§ **Records for the task**
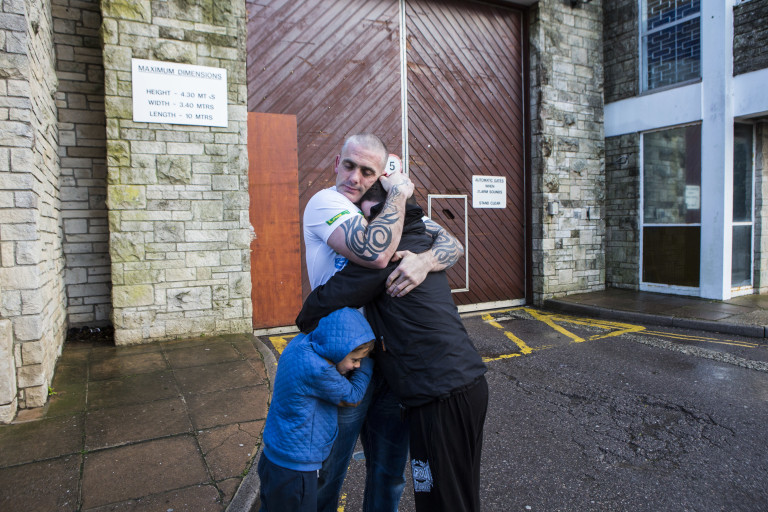 A man meets his family after being released from Portland prison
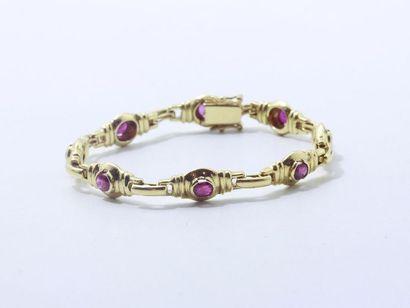 Bracelet articulé en or 750 millièmes, composé de maillons centrés de rubis ovales...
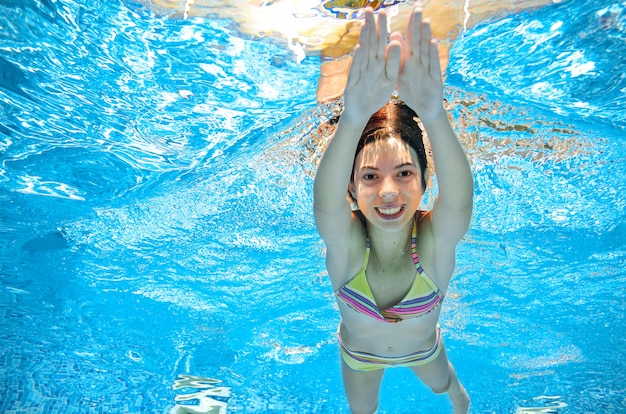 Dziecko Pływa W Basenie Pod Wodą, Szczęśliwa Aktywna Dziewczyna W Goglach Dobrze Się Bawi W Wodzie, Sport Dla Dzieci Na Wakacjach Rodzinnych Premium Zdjęcia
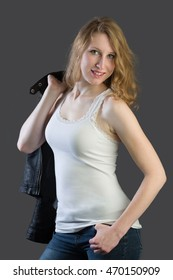 An attractive blonde woman wearing a white shirt and a leather jacket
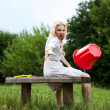 Emotional blonde does the drop by red bucket. Photo with motion. — Stock Photo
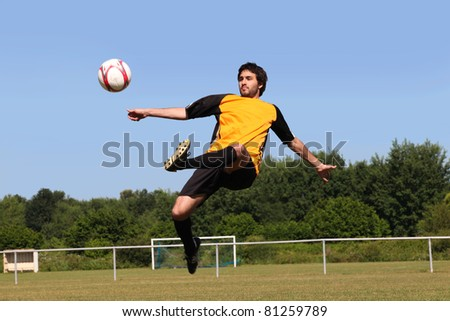 Footballer kicking the ball in mid air - stock photo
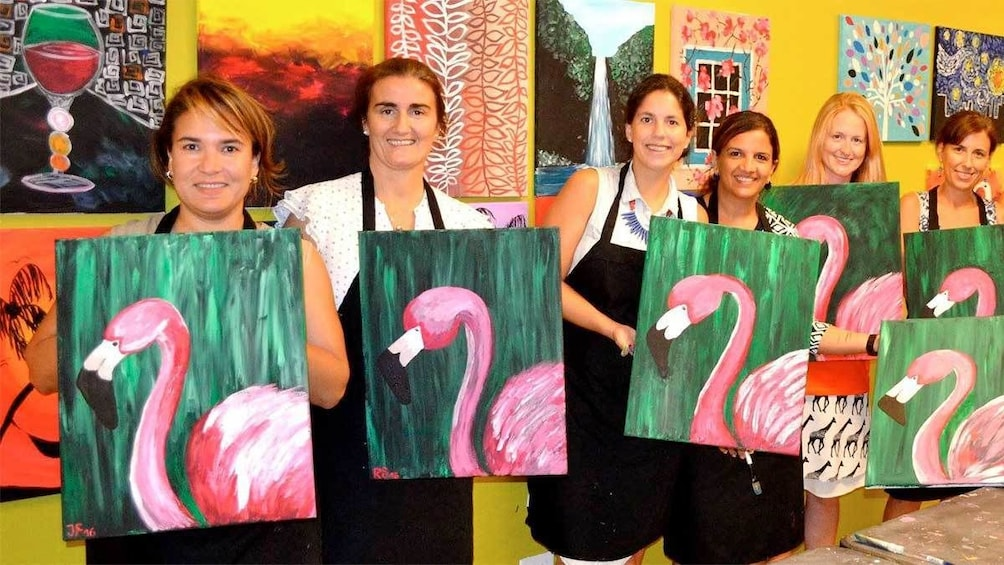 Show item 3 of 5. Group with flamingo paintings from the Paint and Sip Party in Nassau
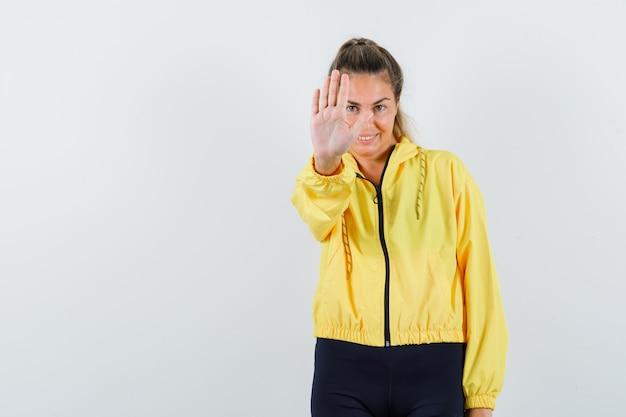 Mulher jovem mostrando o sinal de pare com uma jaqueta de bombardeiro amarela e calça preta e uma aparência fofa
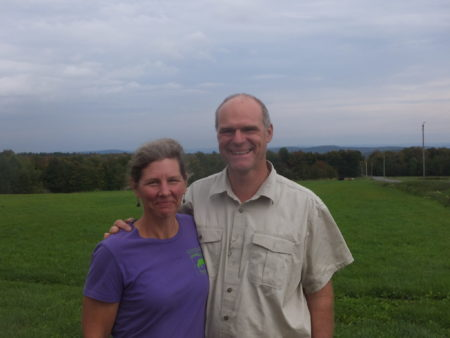 photo by Jack Kittredge Amy Klippenstein and Paul Lacinski on their scenic Hawley dairy farm, showing views of New Hampshire behind them.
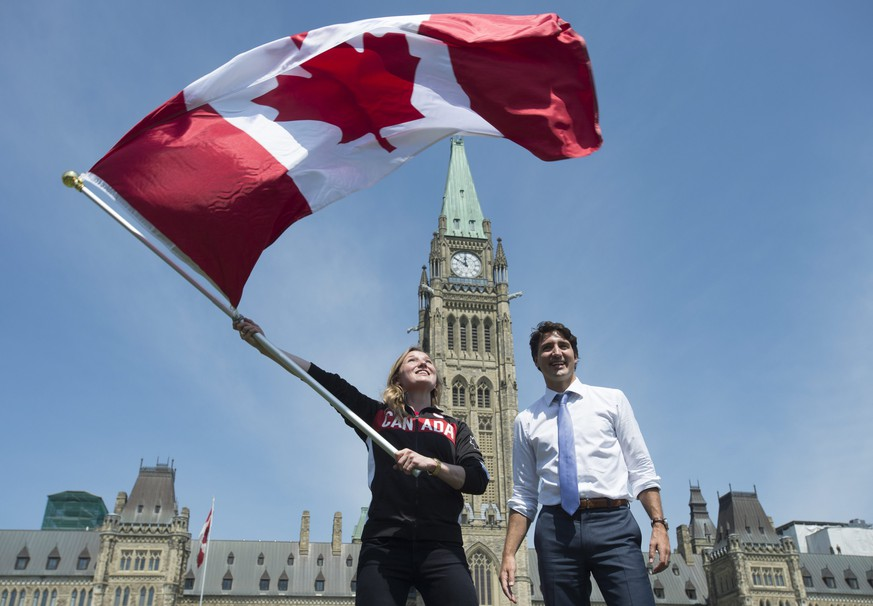 Canada's Prime Minister Justin Trudeau looks on as athlete Rosie MacLennan waves the Canadian flag after being named as the flag bearer for the upcoming Summer Olympics Thursday July 21, 2016 in Ottawa. (Adrian Wyld/The Canadian Press via AP)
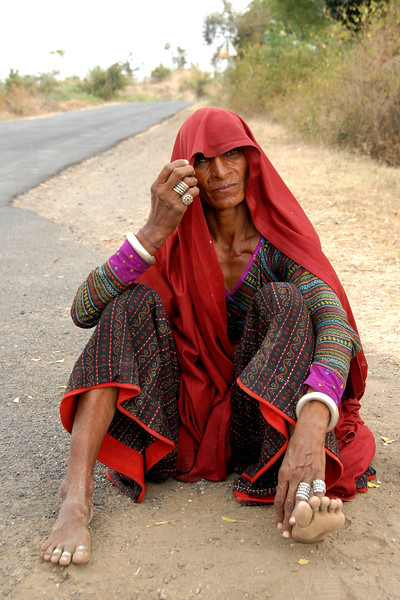 India:This lady from Rajasthan dressed traditionally was travelling with her family and were sitting waiting for a ride in a village near Nagpur, Maharashtra. Jan 2007.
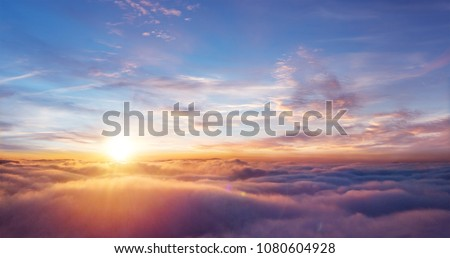 Beautiful sunset sky above clouds with dramatic light. Cabin view from airplane #1080604928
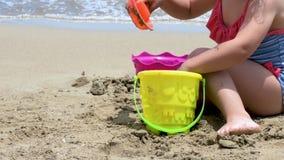 Il primo piano di una costruzione della ragazza fortifica nella sabbia video d archivio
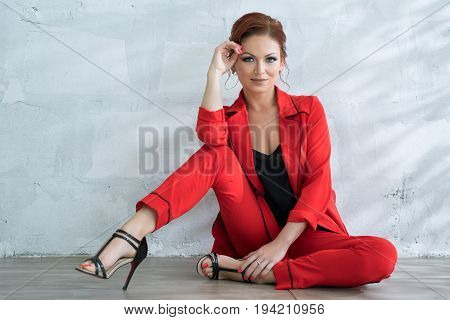 Beautiful brown haired woman in nice red pantsuit sitting on floor and posing at camera studio portrait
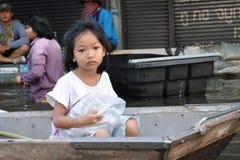 一个哀伤的liggle女孩是在小船,看在曼谷一条被充斥的街道的照相机,泰国, 2011年11月06日 免版税图库摄影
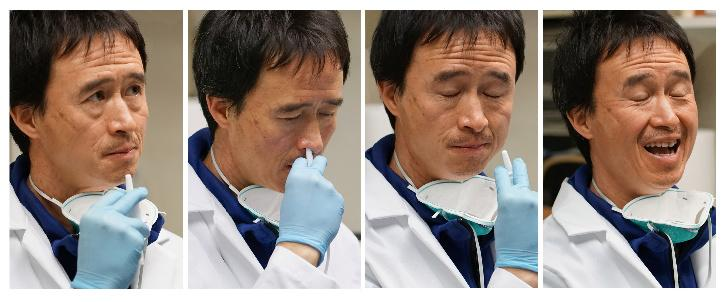 Don Wang administers a do-it-yourself nasal vaccine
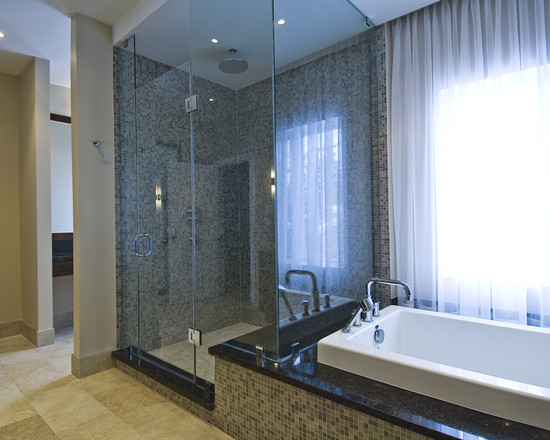 lavish-luxury-shower-and-tub-skirt-shower-connected-to-bathtub-as-bench-with-full-mosaic-tile-on-side-of-tub-matching-shower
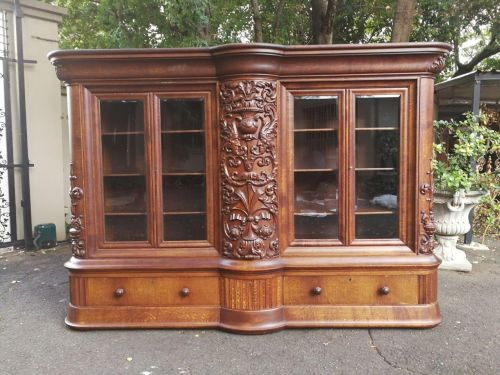 A Continental/ French oak heavily carved display/bookcase with secret side drawers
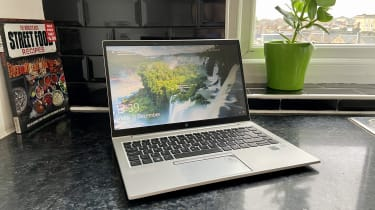 The HP EliteBook 840 G7 as seen from the front, with a cookbook and window in the background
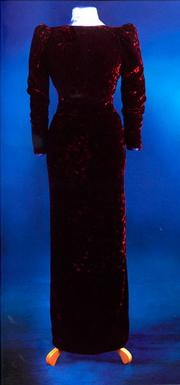 """A burgundy velvet dinner dress, designed by Catherine Walker. Diana wore this dress twice to the ballet and also to the 1985 premier of the film """"Back To The Future."""" Estimated at $225,000/$275,000"""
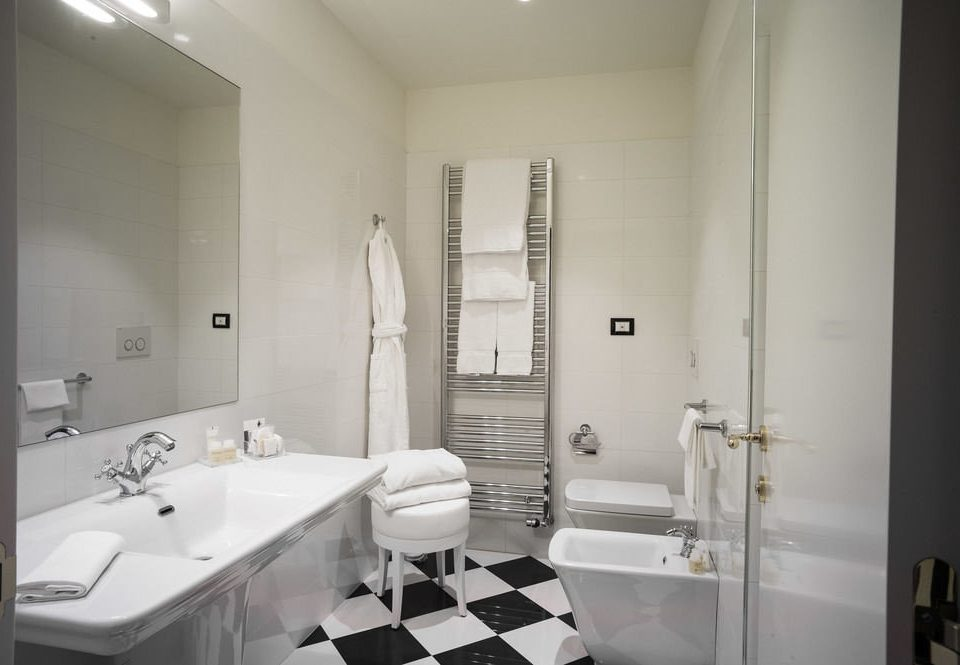 bathroom mirror sink property toilet white home plumbing fixture bidet tile tiled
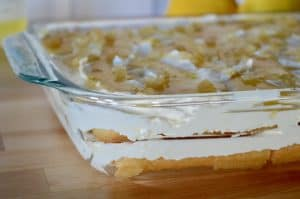 side view of limoncello tiramisu in a glass baking dish.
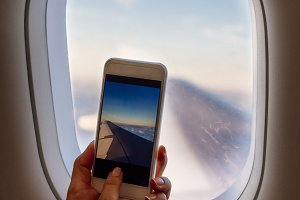 Taking photo on plane with mobile.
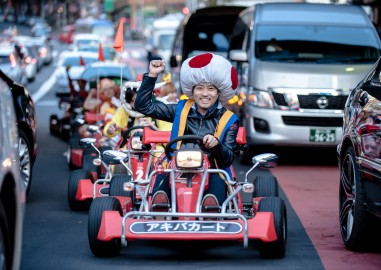 TOKYO, JAPAN - NOVEMBER 16: Participants drive around Tokyo in Mario Kart characters for the Real Mario Kart event in Tokyo on November 16, 2014 in Tokyo, Japan. The organizer calls for participants to this event held about once a month on Facebook, and Akiba Kart offers rental karts that can be driven on public streets. (Photo by Keith Tsuji/Getty Images) ORG XMIT: 522846165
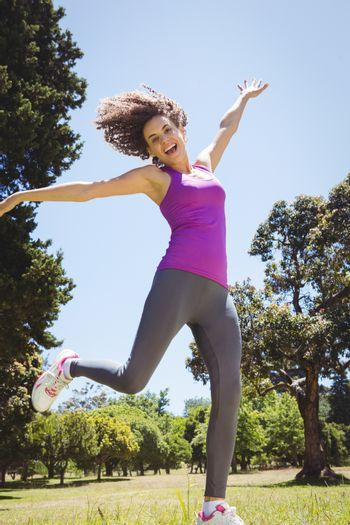 Fit woman leaping in the park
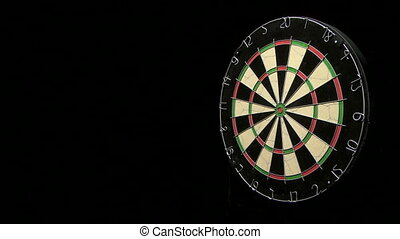 Three darts hit dartboard including the bulls eye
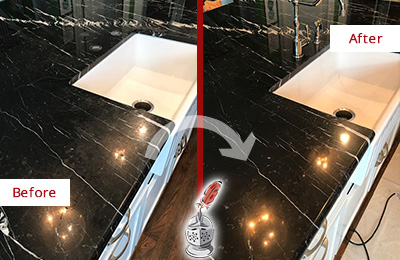 Before and After Picture of Black Marble Countertop Sealed to Reverse Water Damage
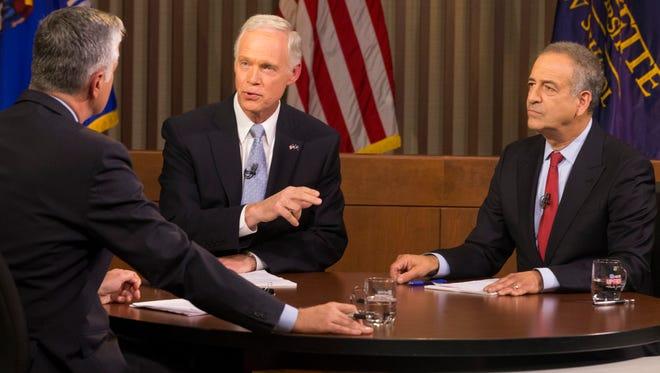 Republican U.S. Sen. Ron Johnson (center) and Democrat Russ Feingold (right) meet in their second and final debate.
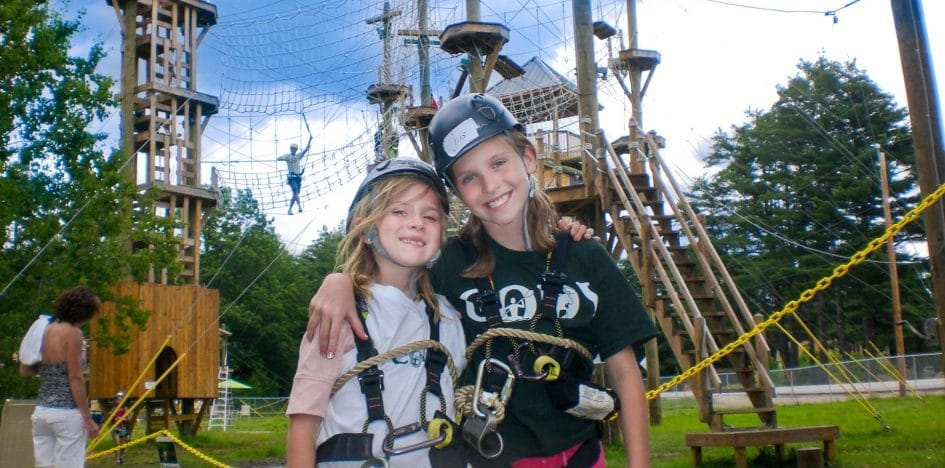 two girls smiling in front of an aerial park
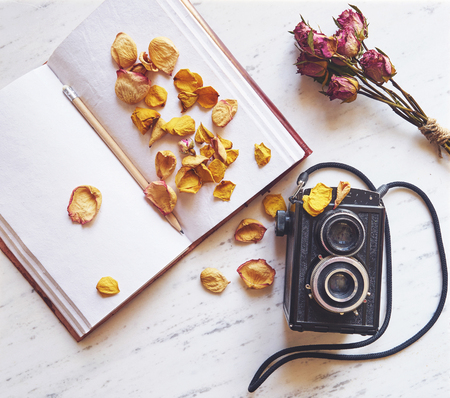 Vintage camera on marble background with blank notebook and dried roses Фото со стока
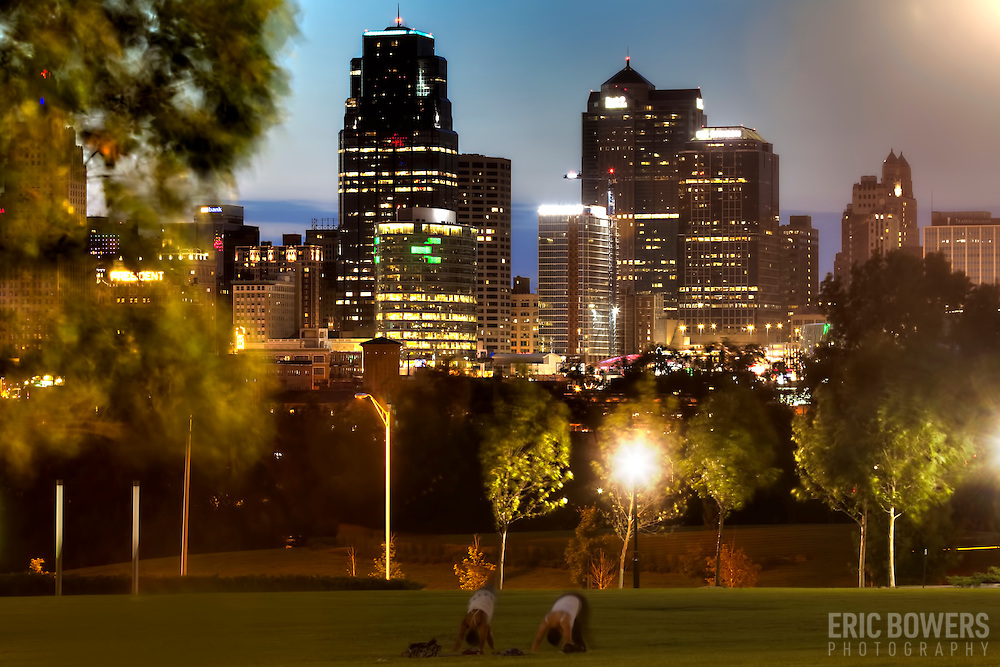 View of Kansas City Missouri downtown skyline at dusk from Hospital Hill Park with two women practicing Yoga in foreground.
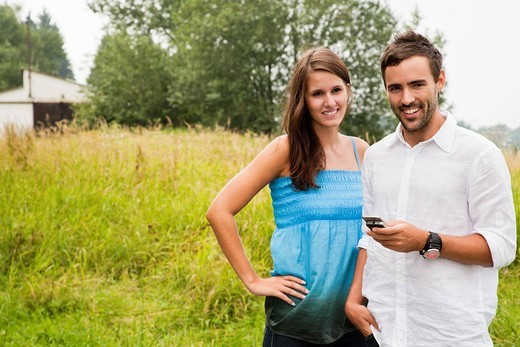 portrait of young couple with mobile phone : Stock Photo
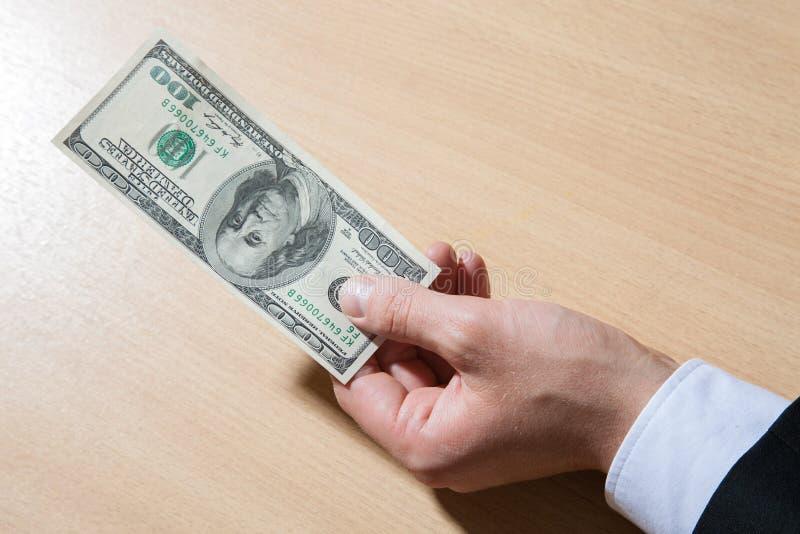 Unrecognizable businessman holding paper money/dollars. Closeup shot stock photography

§ **What you are asked to do**
Each record above should be retyped exactly, with no pictures carried over.

§ **Response to this exercise**
 A man meets his family after being released from Portland prison
 Bracelet articulé en or 750 millièmes, composé de maillons centrés de rubis ovales...
 Dziecko Pływa W Basenie Pod Wodą, Szczęśliwa Aktywna Dziewczyna W Goglach Dobrze Się Bawi W Wodzie, Sport Dla Dzieci Na Wakacjach Rodzinnych Premium Zdjęcia
 An attractive blonde woman wearing a white shirt and a leather jacket
 Emotional blonde does the drop by red bucket. Photo with motion. — Stock Photo
 Footballer kicking the ball in mid air - stock photo
 Show item 3 of 5. Group with flamingo paintings from the Paint and Sip Party in Nassau
 Mulher jovem mostrando o sinal de pare com uma jaqueta de bombardeiro amarela e calça preta e uma aparência fofa
 photo by Jack Kittredge Amy Klippenstein and Paul Lacinski on their scenic Hawley dairy farm, showing views of New Hampshire behind them.
 Canada's Prime Minister Justin Trudeau looks on as athlete Rosie MacLennan waves the Canadian flag after being named as the flag bearer for the upcoming Summer Olympics Thursday July 21, 2016 in Ottawa. (Adrian Wyld/The Canadian Press via AP)
 India:This lady from Rajasthan dressed traditionally was travelling with her family and were sitting waiting for a ride in a village near Nagpur, Maharashtra. Jan 2007.
 Beautiful sunset sky above clouds with dramatic light. Cabin view from airplane #1080604928
 Il primo piano di una costruzione della ragazza fortifica nella sabbia video d archivio
 Beautiful brown haired woman in nice red pantsuit sitting on floor and posing at camera studio portrait
 一个哀伤的liggle女孩是在小船,看在曼谷一条被充斥的街道的照相机,泰国, 2011年11月06日 免版税图库摄影
 Don Wang administers a do-it-yourself nasal vaccine
 lavish-luxury-shower-and-tub-skirt-shower-connected-to-bathtub-as-bench-with-full-mosaic-tile-on-side-of-tub-matching-shower
 A Continental/ French oak heavily carved display/bookcase with secret side drawers
 The HP EliteBook 840 G7 as seen from the front, with a cookbook and window in the background
 """A burgundy velvet dinner dress, designed by Catherine Walker. Diana wore this dress twice to the ballet and also to the 1985 premier of the film """"Back To The Future."""" Estimated at $225,000/$275,000"""
 bathroom mirror sink property toilet white home plumbing fixture bidet tile tiled
 side view of limoncello tiramisu in a glass baking dish.
 Taking photo on plane with mobile.
 TOKYO, JAPAN - NOVEMBER 16: Participants drive around Tokyo in Mario Kart characters for the Real Mario Kart event in Tokyo on November 16, 2014 in Tokyo, Japan. The organizer calls for participants to this event held about once a month on Facebook, and Akiba Kart offers rental karts that can be driven on public streets. (Photo by Keith Tsuji/Getty Images) ORG XMIT: 522846165
 Fit woman leaping in the park
 Three darts hit dartboard including the bulls eye
 Before and After Picture of Black Marble Countertop Sealed to Reverse Water Damage
 Republican U.S. Sen. Ron Johnson (center) and Democrat Russ Feingold (right) meet in their second and final debate.
 two girls smiling in front of an aerial park
 Vintage camera on marble background with blank notebook and dried roses Фото со стока
 View of Kansas City Missouri downtown skyline at dusk from Hospital Hill Park with two women practicing Yoga in foreground.
 portrait of young couple with mobile phone : Stock Photo
 Unrecognizable businessman holding paper money/dollars. Closeup shot stock photography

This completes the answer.